[EXERCISE SET]
1. In the court opinion excerpt, which exit from the Capitol Grounds did officers leave open so the crowd could leave?
2. Return the passage of the court opinion excerpt from "UNITED STATES OF" up to and including "Kravitz, Trial Judge)", copied word for word.

[EXCERPT]
+++
UNITED STATES OF AMERICA, APPELLEE.
Appeals from the Superior Court of the District of Columbia (2021-CMD-000187 & 2021-CMD-000195)
(Hon. Neal E. Kravitz, Trial Judge)
(Argued January 23, 2024 Decided July 18, 2024)
Thomas G. Burgess for appellant Earl A. Glosser.
Richard P. Goldberg for appellant Kristina Malimon.
Mark Hobel, Assistant United States Attorney, with whom Matthew M. Graves, United States Attorney, and Chrisellen R. Kolb, Nicholas P. Coleman, Cameron Tepfer, and Kathleen Gibbons, Assistant United States Attorneys, were on the brief, for appellee.
Before MCLEESE, DEAHL, and HOWARD, Associate Judges.
MCLEESE, Associate Judge: Appellants Earl A. Glosser and Kristina Malimon
challenge their convictions for unlawful entry on public property, arguing that there
was insufficient evidence to support their convictions. We affirm. 2
I. Facts and Procedural Background
A. The United States’s Evidence
The United States introduced the following evidence at trial. On January 6,
2021, a violent crowd entered the United States Capitol Grounds and Building while
Congress was in the process of certifying the results of the 2020 presidential election.
The Chief of the United States Capitol Police (“USCP”) asked the Metropolitan
Police Department (“MPD”) to send any available assistance to the Capitol Grounds.
In light of that request, MPD officers had “the same authority on the Capitol
Grounds” as USCP officers.
The proceedings in Congress were suspended, and the Capitol Police Board
imposed a curfew and ordered closure of the Capitol Grounds to the public from
6:00 p.m. on January 6, 2021, until 6:00 a.m. on January 22, 2021. Mayor Muriel
Bowser also declared a public emergency in the District of Columbia and ordered a
city-wide curfew from 6:00 p.m. on January 6, 2017, to 6:00 a.m. on January 7,
2021. At 2:28 p.m. on January 6, the D.C. government sent an alert to all cell phones
in D.C. notifying users of the D.C. curfew.
With the assistance of the National Guard, the USCP and the MPD secured
the Capitol Building and then began to try to push the rioters away from the Capitol 3
Building. A crowd of more than one hundred people was on a paved area in the
vicinity of the Peace Memorial on the Capitol Grounds. A police line moved toward
the edge of the Capitol Grounds, attempting to move the crowd off of the Capitol
Grounds and away from the Capitol Building. Officers directed the crowd to keep
walking towards 3rd Street and to disperse. Officers left the 3rd Street exit from the
Capitol Grounds open so that the crowd could leave in that direction. A row of bike-
rack barriers lay across the parking lot in the middle of the block, with openings on
the right and left.
+++
[RECORDS]
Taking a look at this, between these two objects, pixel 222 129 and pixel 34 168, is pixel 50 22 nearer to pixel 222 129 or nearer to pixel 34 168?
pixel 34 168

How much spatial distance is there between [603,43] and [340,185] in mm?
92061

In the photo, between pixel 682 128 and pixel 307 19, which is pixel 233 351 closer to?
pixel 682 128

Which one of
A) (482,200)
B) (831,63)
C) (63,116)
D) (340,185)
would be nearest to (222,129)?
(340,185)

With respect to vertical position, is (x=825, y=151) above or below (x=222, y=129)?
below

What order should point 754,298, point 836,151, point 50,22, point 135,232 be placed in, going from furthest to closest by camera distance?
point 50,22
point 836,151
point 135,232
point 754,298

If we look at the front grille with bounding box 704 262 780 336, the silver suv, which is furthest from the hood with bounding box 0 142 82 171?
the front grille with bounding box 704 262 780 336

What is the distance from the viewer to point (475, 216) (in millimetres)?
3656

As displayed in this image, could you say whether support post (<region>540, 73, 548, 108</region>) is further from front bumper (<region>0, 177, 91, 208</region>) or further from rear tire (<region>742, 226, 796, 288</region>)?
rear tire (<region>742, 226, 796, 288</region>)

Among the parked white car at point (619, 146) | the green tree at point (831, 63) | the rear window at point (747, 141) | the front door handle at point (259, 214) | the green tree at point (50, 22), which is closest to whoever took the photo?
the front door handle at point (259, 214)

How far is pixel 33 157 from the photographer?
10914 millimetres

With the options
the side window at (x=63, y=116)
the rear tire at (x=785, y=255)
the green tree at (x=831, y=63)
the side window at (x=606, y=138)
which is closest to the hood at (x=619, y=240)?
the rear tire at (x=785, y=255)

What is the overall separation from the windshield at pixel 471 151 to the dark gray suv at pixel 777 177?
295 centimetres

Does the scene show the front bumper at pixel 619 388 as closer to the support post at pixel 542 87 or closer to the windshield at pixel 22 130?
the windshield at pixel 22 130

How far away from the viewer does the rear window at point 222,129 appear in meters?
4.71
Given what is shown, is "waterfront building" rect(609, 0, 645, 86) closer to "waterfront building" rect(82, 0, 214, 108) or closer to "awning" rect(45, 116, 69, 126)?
+++
[SOLUTIONS BY TASK]
1. The 3rd Street exit.

2.
UNITED STATES OF AMERICA, APPELLEE.
Appeals from the Superior Court of the District of Columbia (2021-CMD-000187 & 2021-CMD-000195)
(Hon. Neal E. Kravitz, Trial Judge)